Australian landfills, set to make total windfall profits of up to A$200 million ($187 million), if the country’s carbon tax is repealed have proposed using some of the revenue to buy millions of UN-issued carbon credits, the Sydney Morning Herald reported Monday.
Landfills have for the past two years been charging customers upfront to pay for future carbon emissions under the previous Labor government’s carbon pricing scheme.
But if the Liberal government, in office since September, succeeds in repealing the carbon tax this July, they will not have to pay for the pollution after all - despite having collected around A$200 million from customers.
The industry has proposed to the government buying international carbon credits for up to A$20 million and pocketing the rest, the Herald wrote, citing industry sources.
That would buy them around 113 million UN-issued Certified Emissions Reductions (CERs) at current prices, enough to meet around a quarter of Australia’s target to cut emissions to 5 per cent below 2000 levels by 2020.
Such a deal would be a boost for the hugely oversupplied international carbon market, but would mark a policy change for the Australian government, which so far has insisted on meeting the target through domestic cuts only.
“Our policy to reduce emissions domestically under the ERF (Emissions Reduction Fund) remains unchanged,” a spokesman for Environment Minister Greg Hunt told Reuters.
He confirmed talks with the waste industry to try to “fix this mess”, but would not confirm or deny the Fairfax report.
Under current legislation, Australia collects a tax on CO2 emissions from around 350 of the country’s biggest emitters, with a plan to move to an emissions trading scheme with a floating price from July 2015.

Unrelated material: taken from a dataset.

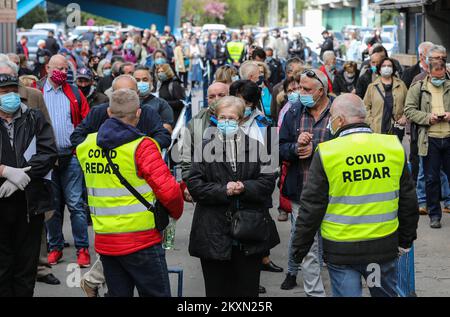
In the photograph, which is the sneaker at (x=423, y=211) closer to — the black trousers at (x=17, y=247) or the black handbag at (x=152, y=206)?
the black trousers at (x=17, y=247)

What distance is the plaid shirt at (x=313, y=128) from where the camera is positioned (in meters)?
7.86

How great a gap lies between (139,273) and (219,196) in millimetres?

The government wants to replace this policy with an emissions reduction fund that pays companies for emission cuts they achieve.
It remains uncertain whether the government will get sufficient support in the Senate in July to implement its policy.
Most analysts say the government’s plan will fail to meet the target, and industry, analysts and some independent senators say the government should reconsider its position on foreign carbon credits.